-- Begin EXCERPTED RECORDS --

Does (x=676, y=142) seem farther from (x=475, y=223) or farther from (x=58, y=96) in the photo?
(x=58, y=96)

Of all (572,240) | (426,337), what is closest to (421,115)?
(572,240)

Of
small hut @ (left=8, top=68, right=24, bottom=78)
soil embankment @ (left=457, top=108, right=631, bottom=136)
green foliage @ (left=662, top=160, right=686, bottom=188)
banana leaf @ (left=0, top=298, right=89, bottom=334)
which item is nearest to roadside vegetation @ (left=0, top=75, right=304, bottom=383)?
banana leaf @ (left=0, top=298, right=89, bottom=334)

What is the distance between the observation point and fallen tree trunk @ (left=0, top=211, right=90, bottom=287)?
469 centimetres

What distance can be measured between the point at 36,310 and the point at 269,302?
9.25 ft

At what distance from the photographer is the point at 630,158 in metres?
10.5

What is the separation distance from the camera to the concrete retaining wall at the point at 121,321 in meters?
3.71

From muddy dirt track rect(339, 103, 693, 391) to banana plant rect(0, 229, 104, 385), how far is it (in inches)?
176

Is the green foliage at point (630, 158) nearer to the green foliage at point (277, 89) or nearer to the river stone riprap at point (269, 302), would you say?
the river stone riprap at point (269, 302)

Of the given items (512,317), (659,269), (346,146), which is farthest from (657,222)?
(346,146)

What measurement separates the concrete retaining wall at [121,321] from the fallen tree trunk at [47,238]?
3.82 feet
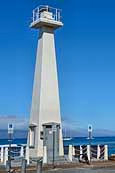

-- End EXCERPTED RECORDS --

**PROBLEM**
Turn every line of the data above into a numbered list, skipping the blank lines and leaving the picture out of your answer.

**EXPECTED ANSWER**
1. Does (x=676, y=142) seem farther from (x=475, y=223) or farther from (x=58, y=96) in the photo?
2. (x=58, y=96)
3. Of all (572,240) | (426,337), what is closest to (421,115)?
4. (572,240)
5. Of
6. small hut @ (left=8, top=68, right=24, bottom=78)
7. soil embankment @ (left=457, top=108, right=631, bottom=136)
8. green foliage @ (left=662, top=160, right=686, bottom=188)
9. banana leaf @ (left=0, top=298, right=89, bottom=334)
10. which item is nearest to roadside vegetation @ (left=0, top=75, right=304, bottom=383)?
11. banana leaf @ (left=0, top=298, right=89, bottom=334)
12. What is the distance between the observation point and fallen tree trunk @ (left=0, top=211, right=90, bottom=287)?
13. 469 centimetres
14. What distance can be measured between the point at 36,310 and the point at 269,302?
15. 9.25 ft
16. At what distance from the photographer is the point at 630,158 in metres?
17. 10.5
18. What is the separation distance from the camera to the concrete retaining wall at the point at 121,321 in meters?
19. 3.71
20. From muddy dirt track rect(339, 103, 693, 391) to banana plant rect(0, 229, 104, 385), how far is it (in inches)?
21. 176
22. Is the green foliage at point (630, 158) nearer to the green foliage at point (277, 89) or nearer to the river stone riprap at point (269, 302), would you say?
23. the river stone riprap at point (269, 302)
24. Of the given items (512,317), (659,269), (346,146), which is farthest from (657,222)?
25. (346,146)
26. What measurement separates the concrete retaining wall at [121,321] from the fallen tree trunk at [47,238]?
27. 3.82 feet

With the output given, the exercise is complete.